Those are two very specific questions. My noble friend is right that, at the end of the day, this proposed deal—the agreement in principle—represents two staunch democracies working together to meet global challenges, from climate change to the future of digital trade. There is a symbiotic relationship in embracing the opportunities of the global marketplace, with both countries supporting jobs, enterprise and wealth creation.
I will certainly have to write to my noble friend on AMR. On her first question on trade, she is absolutely right, and I am sure the farming community would agree as well, that efficiency is an important part of ensuring that community and farming organisations are fit for purpose to be better able to export to places such as New Zealand. I know that there are vehicles for that and I will certainly be writing to my noble friend to give her the detail, which I suspect will come from my colleagues in Defra.
My Lords, I find much good material in this Statement. Is it an FTA template for the future? I also recognise the concerns of some who have spoken this evening. There was reference to the CPTPP. I hope that New Zealand will enhance our application to join that club. Perhaps that message should be put through to the powers that be in New Zealand. On tariff removals, attention is drawn to the vital area of digital trade, with specific reference to being able to
“deepen access for our … tech … companies”.

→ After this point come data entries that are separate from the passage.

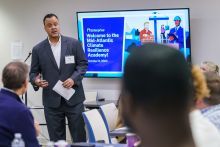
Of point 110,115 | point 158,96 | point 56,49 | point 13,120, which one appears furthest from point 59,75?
point 158,96

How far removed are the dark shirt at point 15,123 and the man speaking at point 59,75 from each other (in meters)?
1.88

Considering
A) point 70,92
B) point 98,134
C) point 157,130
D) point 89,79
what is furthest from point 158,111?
point 89,79

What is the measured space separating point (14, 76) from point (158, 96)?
7.21 feet

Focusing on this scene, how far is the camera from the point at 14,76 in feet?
9.03

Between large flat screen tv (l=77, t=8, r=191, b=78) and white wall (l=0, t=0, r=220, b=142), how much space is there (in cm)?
18

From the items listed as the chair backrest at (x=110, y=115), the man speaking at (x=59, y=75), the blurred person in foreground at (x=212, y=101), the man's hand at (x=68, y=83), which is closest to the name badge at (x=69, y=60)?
the man speaking at (x=59, y=75)

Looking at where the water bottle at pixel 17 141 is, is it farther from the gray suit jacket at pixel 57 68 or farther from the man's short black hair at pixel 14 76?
the gray suit jacket at pixel 57 68

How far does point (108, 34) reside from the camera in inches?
238

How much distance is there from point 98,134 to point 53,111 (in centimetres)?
82

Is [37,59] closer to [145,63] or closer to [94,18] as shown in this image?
[94,18]

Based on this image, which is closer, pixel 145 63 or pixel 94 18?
pixel 145 63

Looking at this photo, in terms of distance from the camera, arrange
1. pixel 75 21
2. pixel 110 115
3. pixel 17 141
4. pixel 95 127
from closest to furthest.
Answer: pixel 17 141
pixel 95 127
pixel 110 115
pixel 75 21

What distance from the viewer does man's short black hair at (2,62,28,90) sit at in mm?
2738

That was music to my ears. However, to take the point of the noble Baroness, Lady Hayter, on bringing the ratification process before Parliament, with respect to the Minister, the Government have a patchy record in this regard, if I can put it that way. The whole process would be enhanced if the Minister would go back and just jolly it along.
I thank the noble Viscount for his questions. He mentioned the CPTPP—I know it is quite difficult to say—which is an important part of this. I say again that we are very excited about it, with the possibility that it takes us a step further towards our accession. There is much work to do before we are allowed in, I am sure, but joining will mean more opportunities for British exports to those high-growth markets. We must remember that there is already a Japan deal and one with Mexico, and we now have the AIP with Australia and New Zealand. We are inching our way towards it and I appreciate the noble Viscount’s point.
On the deal itself, I am not sure whether “template” is the right word. I am certain that when one starts off with a proposed deal, there are some basic requirements. However, as I said earlier, this is a comprehensive agreement in principle. It is also the result of a lot of hard work from working groups. I suspect that the template may still be there, but this is a specific deal with New Zealand.